Ti₅₀Ni_50−xFe_x shape memory alloys (SMAs) have higher inherent and intrinsic internal friction peaks during R → B19′ transformation ((IF_PT + IF_I)_R→19′) than during B2 → R transformation ((IF_PT + IF_I)_B2→R). The reasons are that the former has the larger transformation strain and the abundant movable twin boundaries appearing in both R-phase and transformed B19′ martensite. Ti₅₀Ni_50−xFe_x SMAs also exhibit higher (IF_PT + IF_I)_R→19′ peaks than annealed Ti₅₀Ni₅₀ SMA after cold-rolling because the latter needs dislocations to be introduced to form R-phase, but the former does not.
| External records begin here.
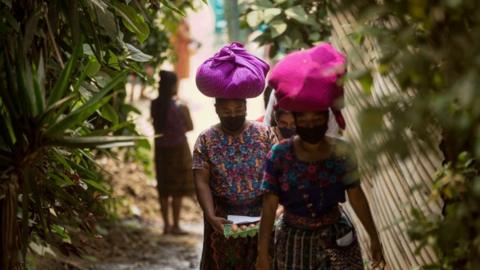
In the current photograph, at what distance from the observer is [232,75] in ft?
16.7

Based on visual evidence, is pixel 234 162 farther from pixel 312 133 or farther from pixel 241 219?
pixel 312 133

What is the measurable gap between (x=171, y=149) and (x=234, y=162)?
5.12 metres

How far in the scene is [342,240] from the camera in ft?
13.6

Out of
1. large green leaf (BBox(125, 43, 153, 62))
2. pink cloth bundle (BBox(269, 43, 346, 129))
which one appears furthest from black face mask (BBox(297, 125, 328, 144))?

For Ti₅₀Ni₄₈Fe₂ SMA, the tan δ values of the (IF_PT + IF_I)_B2→R and (IF_PT + IF_I)_R→B19′ peaks and that of IF_I in the R-phase regime decrease after the dehydrogenation treatment at 600°C for 6 h in a vacuum furnace, due to pinning of the twin boundaries by hydrogen atoms. However, the hydrogen pinning effect is small for IF_I in B2 phase and B19′ martensite. Ti₅₀Ni_50−xFe_x SMAs with x = 2 and 3 at% have quite good (IF_PT + IF_I)_R→19′ tan δ values (> 0.035), but their low transformation temperatures may restrict their use in practical high-damping applications.